Determining Demand: Finding The Forces That Drive The Need For Storage By Benjamin Burkhart


    Are you thinking of building a new self-storage business? Have you lost market share in this recession? Is your facility new and navigating lease-up? Is your business well established? If you answered “Yes” to any of these questions, you must get to know your market and your customer. As our industry becomes more competitive, owners, managers, and employees should have a solid understanding of who they serve, why they serve, and when they serve their tenants. What creates the demand for your facility and how do you meet that demand?

    As I study micro markets, I often ask local facility managers to tell me about their local self-storage market. Owners, as business people with millions on the line, the responses I get would blow you away.
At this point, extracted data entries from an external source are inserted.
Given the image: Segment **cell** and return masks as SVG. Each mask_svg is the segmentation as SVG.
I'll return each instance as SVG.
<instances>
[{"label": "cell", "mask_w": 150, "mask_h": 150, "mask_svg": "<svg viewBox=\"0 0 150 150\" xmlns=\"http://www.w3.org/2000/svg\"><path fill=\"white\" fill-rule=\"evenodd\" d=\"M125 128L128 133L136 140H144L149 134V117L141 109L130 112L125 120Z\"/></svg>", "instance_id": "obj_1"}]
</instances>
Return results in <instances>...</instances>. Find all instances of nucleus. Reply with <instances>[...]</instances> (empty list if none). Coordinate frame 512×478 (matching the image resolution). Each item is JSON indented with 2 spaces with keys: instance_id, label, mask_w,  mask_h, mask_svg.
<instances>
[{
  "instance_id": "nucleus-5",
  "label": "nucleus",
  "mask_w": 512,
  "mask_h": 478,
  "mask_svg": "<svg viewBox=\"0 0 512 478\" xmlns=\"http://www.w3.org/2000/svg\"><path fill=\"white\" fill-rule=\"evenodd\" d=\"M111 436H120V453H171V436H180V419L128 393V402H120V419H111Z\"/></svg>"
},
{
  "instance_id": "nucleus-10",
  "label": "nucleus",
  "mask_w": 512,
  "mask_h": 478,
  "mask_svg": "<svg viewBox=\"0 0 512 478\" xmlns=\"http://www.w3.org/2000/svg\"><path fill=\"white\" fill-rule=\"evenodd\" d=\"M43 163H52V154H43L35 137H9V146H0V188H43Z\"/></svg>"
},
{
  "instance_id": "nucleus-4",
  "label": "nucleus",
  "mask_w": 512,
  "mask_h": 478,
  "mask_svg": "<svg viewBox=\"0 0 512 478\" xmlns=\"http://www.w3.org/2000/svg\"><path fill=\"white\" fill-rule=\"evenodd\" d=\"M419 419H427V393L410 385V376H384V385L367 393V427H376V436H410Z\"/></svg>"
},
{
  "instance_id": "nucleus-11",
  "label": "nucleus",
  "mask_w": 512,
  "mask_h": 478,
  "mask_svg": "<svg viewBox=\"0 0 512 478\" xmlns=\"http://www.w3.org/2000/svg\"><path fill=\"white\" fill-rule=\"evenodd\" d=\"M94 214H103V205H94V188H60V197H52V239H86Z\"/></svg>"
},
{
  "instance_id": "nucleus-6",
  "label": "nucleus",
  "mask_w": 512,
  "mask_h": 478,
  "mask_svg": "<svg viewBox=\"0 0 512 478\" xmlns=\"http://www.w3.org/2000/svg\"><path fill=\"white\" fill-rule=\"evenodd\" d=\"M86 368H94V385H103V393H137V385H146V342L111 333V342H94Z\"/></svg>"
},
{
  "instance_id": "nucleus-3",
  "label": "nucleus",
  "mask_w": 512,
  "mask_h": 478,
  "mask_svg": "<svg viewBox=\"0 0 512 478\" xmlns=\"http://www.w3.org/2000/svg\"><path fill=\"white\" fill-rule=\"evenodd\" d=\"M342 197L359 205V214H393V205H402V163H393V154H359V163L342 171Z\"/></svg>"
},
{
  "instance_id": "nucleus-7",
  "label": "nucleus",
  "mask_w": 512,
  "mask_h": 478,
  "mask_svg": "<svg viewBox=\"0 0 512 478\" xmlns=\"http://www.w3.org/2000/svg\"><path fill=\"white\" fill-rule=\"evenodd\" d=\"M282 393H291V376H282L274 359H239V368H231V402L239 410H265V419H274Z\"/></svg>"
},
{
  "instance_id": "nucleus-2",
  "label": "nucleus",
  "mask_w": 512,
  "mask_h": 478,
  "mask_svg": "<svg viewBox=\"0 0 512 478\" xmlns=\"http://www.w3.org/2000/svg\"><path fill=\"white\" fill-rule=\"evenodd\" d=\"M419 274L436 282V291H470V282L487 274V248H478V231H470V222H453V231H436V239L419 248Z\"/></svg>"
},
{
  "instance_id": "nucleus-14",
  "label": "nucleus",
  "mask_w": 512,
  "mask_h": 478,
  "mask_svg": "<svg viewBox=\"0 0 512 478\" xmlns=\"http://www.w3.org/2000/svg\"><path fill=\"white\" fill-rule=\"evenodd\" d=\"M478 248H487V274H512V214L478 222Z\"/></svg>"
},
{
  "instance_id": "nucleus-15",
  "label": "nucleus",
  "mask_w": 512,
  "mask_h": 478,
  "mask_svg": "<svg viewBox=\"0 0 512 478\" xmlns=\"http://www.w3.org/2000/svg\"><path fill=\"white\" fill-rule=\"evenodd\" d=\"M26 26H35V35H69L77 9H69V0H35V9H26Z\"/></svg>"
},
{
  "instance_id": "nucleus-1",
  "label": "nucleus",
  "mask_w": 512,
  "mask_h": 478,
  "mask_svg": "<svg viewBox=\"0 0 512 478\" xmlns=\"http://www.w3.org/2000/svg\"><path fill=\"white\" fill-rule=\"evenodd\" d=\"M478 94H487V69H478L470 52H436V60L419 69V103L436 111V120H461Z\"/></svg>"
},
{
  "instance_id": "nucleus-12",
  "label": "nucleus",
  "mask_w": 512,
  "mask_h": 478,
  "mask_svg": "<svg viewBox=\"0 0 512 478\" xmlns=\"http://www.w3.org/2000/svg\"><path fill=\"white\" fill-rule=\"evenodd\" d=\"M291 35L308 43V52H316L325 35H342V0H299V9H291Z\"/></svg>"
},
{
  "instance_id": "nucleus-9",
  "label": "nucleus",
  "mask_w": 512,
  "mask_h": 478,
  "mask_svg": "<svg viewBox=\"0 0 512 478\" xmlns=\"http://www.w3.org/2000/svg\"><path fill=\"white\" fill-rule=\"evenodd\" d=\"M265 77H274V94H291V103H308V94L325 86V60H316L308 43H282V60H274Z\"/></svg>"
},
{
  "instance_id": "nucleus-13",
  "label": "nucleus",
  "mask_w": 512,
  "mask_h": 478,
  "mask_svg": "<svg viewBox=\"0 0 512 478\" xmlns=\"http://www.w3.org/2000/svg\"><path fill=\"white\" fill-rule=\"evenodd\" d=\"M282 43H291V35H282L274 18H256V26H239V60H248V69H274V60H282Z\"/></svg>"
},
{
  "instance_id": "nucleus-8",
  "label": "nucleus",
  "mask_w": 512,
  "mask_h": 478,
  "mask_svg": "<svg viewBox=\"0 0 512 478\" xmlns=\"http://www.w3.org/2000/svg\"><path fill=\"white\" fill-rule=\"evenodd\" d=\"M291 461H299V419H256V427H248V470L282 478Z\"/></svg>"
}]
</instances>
Most of the time, the answer is “It’s pretty good,” or maybe“It’s hard dealing with the public, but it’s a pretty good job.” I’m always amazed at how developers will spend millions on buildings, signage, and driveways, and then pay $10 an hour for a relatively incompetent manager who has no understanding of local demand or their customer. Even some of the big boys take this approach.

    Almost every market I visit has a different brand of competition. I don’t mean different names or different signs—it’s more than that. From the complacent market where everyone offers the same “commodity” of space for the same price, to those fierce with skilled competition, every micro market is unique. All markets are not created equal; to assess the needs of a particular one, we must dive into the forces that drive demand.